An Easy Garden Tip to help Floods in the Future
Updated: Apr 29
Original date published: January 2, 2021. Author: Kevin Jinn
In wake of the flooding disasters around British Columbia, now is the time to look around for ways we can help strengthen our communities in response to climate change and extreme weather. This begins with our own landscapes, and there is one simple gardening practice you can do right away: Leaving the leaves.
If you have trees on your property, come Fall you probably spend a few hours raking, bagging and removing the leaves off your property every year. However, exposed bare soil doesn’t hold rainwater as well as leaf mulch. Leaves left on the ground help ensure water sits long enough before overrunning our drainage systems. Then in summer, the leaves act as a mulch that conserves water, helping your plants stay hydrated in dry periods and drought. The leaves will eventually break down and release nutrients back into the soil for your plants to reabsorb, making healthier plants. Leaf litter also provides habitat for native insects and wildlife, including bumblebees, butterflies, moths, frogs, and fireflies (in some parts of BC!).
If every yard in our communities got on board with leaving the leaves, together we could help take the toll off of our city drainage systems in the event we have another extreme weather situation.
“We need to rethink our old views of gardening as we deal with new challenges of climate and environment”

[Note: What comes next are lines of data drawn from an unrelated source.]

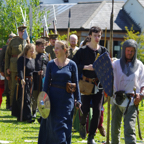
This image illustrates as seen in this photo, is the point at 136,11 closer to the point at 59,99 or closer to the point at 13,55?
the point at 13,55

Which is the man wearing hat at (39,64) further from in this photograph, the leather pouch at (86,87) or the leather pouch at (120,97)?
the leather pouch at (120,97)

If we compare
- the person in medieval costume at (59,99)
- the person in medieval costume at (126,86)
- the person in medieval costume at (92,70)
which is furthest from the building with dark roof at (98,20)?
the person in medieval costume at (126,86)

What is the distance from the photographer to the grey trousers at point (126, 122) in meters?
5.82

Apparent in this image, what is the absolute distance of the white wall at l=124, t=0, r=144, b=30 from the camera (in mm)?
25562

We can rake leaves onto garden beds, leave them where they fall, or pile leaves to make new garden beds. While leaving the leaves isn’t the ultimate solution to extreme weather, it is one of many ways we can help mitigate the risk of flooding during heavy rainstorms. With future weather and climate challenges ahead, we need to build more resilient communities, and our gardens can be an easy place to start, with the potential for a huge impact if every neighbourhood yard works together. So consider this next Autumn: Leave the leaves, and help manage rainwater in your community today.